The outfits are less sexy, the makeup and hair a bit more demure and the heels not as sky-high, but the saucy Bratz dolls are strutting their way back onto toy shelves.
During the last few years, a legal tug of war between Bratz maker MGA Entertainment Inc. and rival toy company Mattel Inc. over the ownership rights to the dolls left the brand crippled. After a trial jury ruled in Mattel's favor, the wildly successful dolls all but disappeared from stores as MGA pulled back on manufacturing and retailers kept their distance.
But when a federal appeals court in July overturned the 2008 ruling and ordered a retrial, MGA's outspoken Chief Executive Isaac Larian triumphantly declared that he would be releasing a new line of Bratz dolls for the fall.
Updated versions of Sasha, Cloe, Jade and other popular Bratz dolls began to reappear on toy shelves in recent weeks, and 10 new characters are scheduled to be released Oct. 10 to celebrate the brand's 10-year anniversary.
Yet the road to recovery for financially and morale-weakened MGA, which built its toy empire on the Bratz dolls, is fraught with challenges.
In a recent interview at Larian's Van Nuys office — where dolls were displayed on his desk, perched on the windowsills, lined up on the bookshelves and stacked in boxes on the floor — he spoke candidly about the difficulties of relaunching the dolls whose edgy style and sassy personalities shook up the toy market and once posed a major threat to Mattel's Barbie empire.
"It's going to take a long time for Bratz to become what it was before because of the damage that's been done," Larian said. "But it still resonates with kids."
At their peak, annual U.S. wholesale sales of the Bratz dolls and related products were estimated to be more than $500 million. Meanwhile, U.S. wholesale sales of Barbie dolls and related products fell every year from 2001 to 2005, from $825 million to $470 million, according to estimates from Gerrick Johnson, a toy analyst at BMO Capital Markets.
Getting retailers back on board has been an arduous process, and Larian recalled his frustrations at having to re-pitch a line that had already proved to be a hit among young girls. With continued uncertainty surrounding the brand, privately held MGA is releasing a limited number of different Bratz products this year compared with hundreds in the past.

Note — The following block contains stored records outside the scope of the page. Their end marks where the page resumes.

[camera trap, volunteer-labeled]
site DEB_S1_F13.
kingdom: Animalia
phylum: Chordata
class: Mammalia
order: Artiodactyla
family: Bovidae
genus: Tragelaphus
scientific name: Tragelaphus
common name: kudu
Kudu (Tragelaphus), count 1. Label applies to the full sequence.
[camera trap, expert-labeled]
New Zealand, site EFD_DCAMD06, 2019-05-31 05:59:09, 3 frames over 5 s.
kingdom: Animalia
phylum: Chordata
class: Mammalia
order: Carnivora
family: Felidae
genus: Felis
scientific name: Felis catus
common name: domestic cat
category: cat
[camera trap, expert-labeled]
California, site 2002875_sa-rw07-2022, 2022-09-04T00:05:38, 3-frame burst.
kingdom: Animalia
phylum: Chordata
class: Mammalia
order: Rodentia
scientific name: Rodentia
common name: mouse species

Those retailers he has persuaded to sell the dolls again — including Toys R Us, Target and Kmart — haven't embraced the brand wholeheartedly, Larian said. Bratz orders for the fall were about 10% of the level they used to be at the height of the dolls' popularity five years ago.
"Literally all of them were hesitant because of the legal issues," he said. "Retailers don't like to get involved with competitors' disputes. I don't blame them."
Longtime fans might be surprised to see the Bratz characters a bit toned down from a few years ago.
Unlike the bare midriffs and tube tops that were popular during the "age of Britney Spears" when Bratz first hit the market, today's styles are more modest and understated, Larian said. So MGA's designers worked to make the new dolls "more preppy than sexy," which meant downplaying some of the traits that had made them unique in the first place: skimpy outfits, pouty lips, dramatic makeup and bling jewelry.
For example, an earlier version of the Yasmin doll, named after Larian's daughter Jasmin, sports a long, thick mane of Goldilocks-style curls, oversized pink sunglasses and a skimpy gold swimsuit with pink ribbons crisscrossing her slender waist.
In a 2010 version, Yasmin wears a pink baby-doll top over gray leggings, a fitted navy-blue cropped jacket and studded black boots. Her earrings are smaller, her lips less Angelina Jolie-like and she has almost no exposed skin.
Sean McGowan, a toy analyst at Needham & Co., said relaunches could be tricky, pointing to subsequent releases of Cabbage Patch Kids that weren't as successful as the original dolls. Some retailers may have asked for "significant concessions" from Larian to make shelf space available for the line, he said.
"Sometimes brands can come back and sometimes they can't," he said. "I think that retailers would say it's a safer bet that Bratz will sell better than something that's unproven. But right now, there's no shortage of proven dolls."
That was the case at a Toys R Us in Culver City recently, where two aisles were dedicated to fashion dolls including Bratz, Barbie, Disney Princess, Wizards of Waverly Place, Monster High, Liv, Moxie Girlz, Best Friends Club Ink and iCarly.
Even with all the choices, Bratz made an impression on 9-year-old Jasmine Gutierrez, who has owned about a half-dozen of the brand's dolls.